# Lobos builds



## Chris_lobo08 (Jul 23, 2014)

Working on some a-arms for my first servo build


----------



## Chris_lobo08 (Jul 23, 2014)




----------



## Chris_lobo08 (Jul 23, 2014)




----------



## Chris_lobo08 (Jul 23, 2014)

Last ones for tonight. Night everyone.


----------



## MR SHADES (Jan 16, 2013)

Chris_lobo08 said:


> Working on some a-arms for my first servo build


Firme birth control ese


----------



## bugs-one (Jan 19, 2010)

^^^ This cock guzzler again!?


----------



## Chris_lobo08 (Jul 23, 2014)

Don't feed the troll guys, any way I made some cylinders my first try at making then, I ran out of tubing I had left over from were I left off on my first attempt to make servo lowrider. So till I get a chance to get a caliper and get the right size tubing to make some realistic cylinders I might be gone a while. Have a blessed and keep modeling!


----------



## Chris_lobo08 (Jul 23, 2014)




----------



## Chris_lobo08 (Jul 23, 2014)

My first scratch made a-arms not the best ones but their my first and I'm still not done with them.


----------



## Chris_lobo08 (Jul 23, 2014)

Drive shaft I'm making, might make one of aluminum instead..


----------



## bugs-one (Jan 19, 2010)

Looking good, homie.


----------



## Chris_lobo08 (Jul 23, 2014)

bugs-one said:


> Looking good, homie.


Thanks bro! It's gonna take me while to finish I work at a slow pace 
And I'm out of material to make my cylinders. All in good time.


----------



## Chris_lobo08 (Jul 23, 2014)

**Given exercise 1:** In the build thread, what does Chris_lobo08 say he needs to get before he can make realistic cylinders?
**Given exercise 2:** Take the build thread further from the point where it stops.
The lines after this point come from a different source than the build thread.

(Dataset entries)
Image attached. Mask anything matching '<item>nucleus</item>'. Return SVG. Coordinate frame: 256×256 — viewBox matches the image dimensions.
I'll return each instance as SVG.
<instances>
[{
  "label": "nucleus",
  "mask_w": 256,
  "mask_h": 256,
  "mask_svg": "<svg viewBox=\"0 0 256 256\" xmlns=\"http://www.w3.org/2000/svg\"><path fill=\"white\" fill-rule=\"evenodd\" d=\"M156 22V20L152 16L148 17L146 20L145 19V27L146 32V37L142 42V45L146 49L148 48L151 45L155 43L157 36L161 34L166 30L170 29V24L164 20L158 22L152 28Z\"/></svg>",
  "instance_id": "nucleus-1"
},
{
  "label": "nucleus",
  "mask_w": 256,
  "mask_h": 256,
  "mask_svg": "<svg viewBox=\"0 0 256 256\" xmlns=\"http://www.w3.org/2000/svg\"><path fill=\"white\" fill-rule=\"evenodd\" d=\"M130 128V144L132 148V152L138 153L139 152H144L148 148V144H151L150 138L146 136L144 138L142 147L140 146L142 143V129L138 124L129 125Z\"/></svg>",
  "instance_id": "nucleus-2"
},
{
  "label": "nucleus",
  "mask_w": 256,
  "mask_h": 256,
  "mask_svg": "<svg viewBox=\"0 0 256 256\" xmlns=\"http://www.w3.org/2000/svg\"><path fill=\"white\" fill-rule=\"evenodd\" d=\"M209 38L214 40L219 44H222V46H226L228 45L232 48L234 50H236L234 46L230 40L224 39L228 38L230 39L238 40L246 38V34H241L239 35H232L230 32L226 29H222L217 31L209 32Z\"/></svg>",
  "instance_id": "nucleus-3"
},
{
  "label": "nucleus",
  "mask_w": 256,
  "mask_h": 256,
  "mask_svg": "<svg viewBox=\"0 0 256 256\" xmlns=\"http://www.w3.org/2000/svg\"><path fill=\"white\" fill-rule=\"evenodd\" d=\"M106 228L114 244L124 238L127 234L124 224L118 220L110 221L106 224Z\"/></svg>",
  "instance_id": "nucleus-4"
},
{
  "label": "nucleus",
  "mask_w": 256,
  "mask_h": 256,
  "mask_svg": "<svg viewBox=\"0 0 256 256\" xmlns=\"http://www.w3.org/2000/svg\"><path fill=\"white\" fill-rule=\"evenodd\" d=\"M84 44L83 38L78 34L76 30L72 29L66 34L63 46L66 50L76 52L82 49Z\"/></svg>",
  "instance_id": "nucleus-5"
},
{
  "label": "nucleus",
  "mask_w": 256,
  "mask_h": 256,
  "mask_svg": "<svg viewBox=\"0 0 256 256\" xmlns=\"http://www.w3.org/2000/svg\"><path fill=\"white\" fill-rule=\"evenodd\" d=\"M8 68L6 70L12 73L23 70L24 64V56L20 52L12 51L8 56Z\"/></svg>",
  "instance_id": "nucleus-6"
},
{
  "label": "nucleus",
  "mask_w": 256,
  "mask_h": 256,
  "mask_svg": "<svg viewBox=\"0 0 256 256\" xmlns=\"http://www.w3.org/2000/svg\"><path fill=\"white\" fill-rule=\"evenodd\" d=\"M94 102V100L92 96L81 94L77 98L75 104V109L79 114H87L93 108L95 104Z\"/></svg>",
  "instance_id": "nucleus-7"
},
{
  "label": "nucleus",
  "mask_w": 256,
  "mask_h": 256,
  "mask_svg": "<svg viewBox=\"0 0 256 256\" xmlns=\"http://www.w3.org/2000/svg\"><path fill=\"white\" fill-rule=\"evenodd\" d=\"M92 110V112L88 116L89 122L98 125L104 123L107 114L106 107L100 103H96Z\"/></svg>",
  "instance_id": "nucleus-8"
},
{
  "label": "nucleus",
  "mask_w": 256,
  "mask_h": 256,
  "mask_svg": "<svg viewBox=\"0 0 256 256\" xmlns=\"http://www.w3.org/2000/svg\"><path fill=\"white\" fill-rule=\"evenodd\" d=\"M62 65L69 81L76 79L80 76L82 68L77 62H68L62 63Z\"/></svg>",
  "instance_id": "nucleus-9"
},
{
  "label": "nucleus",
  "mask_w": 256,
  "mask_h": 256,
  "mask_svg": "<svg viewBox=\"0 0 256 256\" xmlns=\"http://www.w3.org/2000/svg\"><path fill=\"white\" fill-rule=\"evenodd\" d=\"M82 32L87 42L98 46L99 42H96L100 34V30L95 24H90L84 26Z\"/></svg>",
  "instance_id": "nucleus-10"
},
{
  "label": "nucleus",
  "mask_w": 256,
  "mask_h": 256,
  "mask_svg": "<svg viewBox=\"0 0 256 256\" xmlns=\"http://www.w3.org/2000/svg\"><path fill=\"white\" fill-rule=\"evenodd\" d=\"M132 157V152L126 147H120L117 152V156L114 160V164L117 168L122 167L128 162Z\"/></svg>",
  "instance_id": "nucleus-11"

**Written reply 1:** A caliper and the right size tubing.

**Written reply 2:**
Here's some things I did over the weekend nothing much but it's progress.


----------



## Chris_lobo08 (Jul 23, 2014)

And my f1 that I've been working on for while now.


----------



## BRADFORD (Nov 24, 2009)

Looks like shit brah!!


----------



## MR SHADES (Jan 16, 2013)

Orale nice frame off


----------



## Chris_lobo08 (Jul 23, 2014)

BRADFORD said:


> Looks like shit brah!!


Y teh hate m8 ;-;


----------



## sinicle (Jan 16, 2009)

Chris_lobo08 said:


> Y teh hate m8 ;-;


Don't sweat Bradford or shades, they're OT pussies. They don't build, they just hate on anyone with talent cause the only thing they do well is suck their own cum from each other's gaping maw of what used to be an asshole.


----------



## BRADFORD (Nov 24, 2009)

Chris_lobo08 said:


> Y teh hate m8 ;-;


Call it how I sees it. Looks like shit.


----------



## Chris_lobo08 (Jul 23, 2014)

sinicle said:


> Don't sweat Bradford or shades, they're OT pussies. They don't build, they just hate on anyone with talent cause the only thing they do well is suck their own cum from each other's gaping maw of what used to be an asshole.


Lol yea man I really don't pay attention to them I mainly ignore them, just wanted to see what he would say..


----------



## Chris_lobo08 (Jul 23, 2014)

So....... Has any had experience with linear servos for the hydros??????????? I tried to make one with parts from a micro servo but it kept binding up so I dumped it. I have an idea of taking the motor from a regular 9g servo and replacing the one on the linear for it, you guys think it will give it more torque&speed or just stay the same ????? I'm mainly want it for the front since there's little space up there...


----------



## Chris_lobo08 (Jul 23, 2014)

Well I finally figured out which way I'm headed with my 48 f1..


----------



## Chris_lobo08 (Jul 23, 2014)

Got some in the mail 


My first ones ever, pegasus makes some clean ass wheels


----------



## Chris_lobo08 (Jul 23, 2014)

:naughty:


----------



## Chris_lobo08 (Jul 23, 2014)

Man I wish I had a miter box.. Trying to make this spindles for the impala


----------



## bigdogg323 (Jun 3, 2006)

Im diggin that truck bro


----------



## Chris_lobo08 (Jul 23, 2014)

Balljoint


----------



## Chris_lobo08 (Jul 23, 2014)

bigdogg323 said:


> Im diggin that truck bro


Thanks homie still got work to do on it.


----------



## Chris_lobo08 (Jul 23, 2014)

Last one for tonight one side done...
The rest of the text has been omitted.